Return every line below that contains the string "house". Case counts.

----

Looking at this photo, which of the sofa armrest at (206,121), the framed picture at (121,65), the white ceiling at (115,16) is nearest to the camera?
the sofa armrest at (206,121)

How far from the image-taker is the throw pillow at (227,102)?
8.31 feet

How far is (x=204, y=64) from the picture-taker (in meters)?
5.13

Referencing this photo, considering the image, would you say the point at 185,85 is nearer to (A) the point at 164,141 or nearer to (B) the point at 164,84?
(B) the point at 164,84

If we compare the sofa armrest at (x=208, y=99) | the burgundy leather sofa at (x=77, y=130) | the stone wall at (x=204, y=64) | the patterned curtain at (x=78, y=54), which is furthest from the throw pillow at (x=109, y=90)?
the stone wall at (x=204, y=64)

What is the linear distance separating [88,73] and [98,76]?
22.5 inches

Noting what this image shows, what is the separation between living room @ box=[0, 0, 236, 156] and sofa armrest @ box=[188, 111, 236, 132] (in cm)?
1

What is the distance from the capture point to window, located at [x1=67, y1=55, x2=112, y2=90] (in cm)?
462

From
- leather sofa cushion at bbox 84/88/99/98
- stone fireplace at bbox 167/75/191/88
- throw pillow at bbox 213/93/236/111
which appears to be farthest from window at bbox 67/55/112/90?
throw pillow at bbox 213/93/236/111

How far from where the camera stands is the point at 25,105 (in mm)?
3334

----

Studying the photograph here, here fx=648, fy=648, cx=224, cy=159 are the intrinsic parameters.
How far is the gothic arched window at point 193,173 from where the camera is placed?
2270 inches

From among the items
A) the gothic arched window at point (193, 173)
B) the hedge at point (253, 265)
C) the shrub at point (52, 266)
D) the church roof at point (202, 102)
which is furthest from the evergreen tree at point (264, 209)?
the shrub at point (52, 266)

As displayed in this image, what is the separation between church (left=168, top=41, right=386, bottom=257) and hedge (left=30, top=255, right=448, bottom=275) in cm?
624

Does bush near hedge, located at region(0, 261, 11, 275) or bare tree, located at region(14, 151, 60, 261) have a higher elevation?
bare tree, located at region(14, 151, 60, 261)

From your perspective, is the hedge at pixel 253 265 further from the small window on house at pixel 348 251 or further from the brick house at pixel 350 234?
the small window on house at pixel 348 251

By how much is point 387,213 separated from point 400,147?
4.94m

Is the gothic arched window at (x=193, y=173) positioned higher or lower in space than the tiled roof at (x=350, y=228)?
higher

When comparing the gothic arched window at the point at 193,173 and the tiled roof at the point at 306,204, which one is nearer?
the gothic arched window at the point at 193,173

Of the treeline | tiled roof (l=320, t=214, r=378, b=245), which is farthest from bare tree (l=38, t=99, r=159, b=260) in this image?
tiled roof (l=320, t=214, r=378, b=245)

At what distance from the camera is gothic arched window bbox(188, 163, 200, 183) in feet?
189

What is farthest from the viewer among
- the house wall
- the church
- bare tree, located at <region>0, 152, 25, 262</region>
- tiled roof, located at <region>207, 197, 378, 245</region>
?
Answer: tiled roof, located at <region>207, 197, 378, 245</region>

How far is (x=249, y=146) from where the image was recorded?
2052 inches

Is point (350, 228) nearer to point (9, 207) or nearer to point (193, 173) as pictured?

----

### RESPONSE TO THE TASK:
From your perspective, is the hedge at pixel 253 265 further from the small window on house at pixel 348 251 or further from the brick house at pixel 350 234?
the small window on house at pixel 348 251
- the house wall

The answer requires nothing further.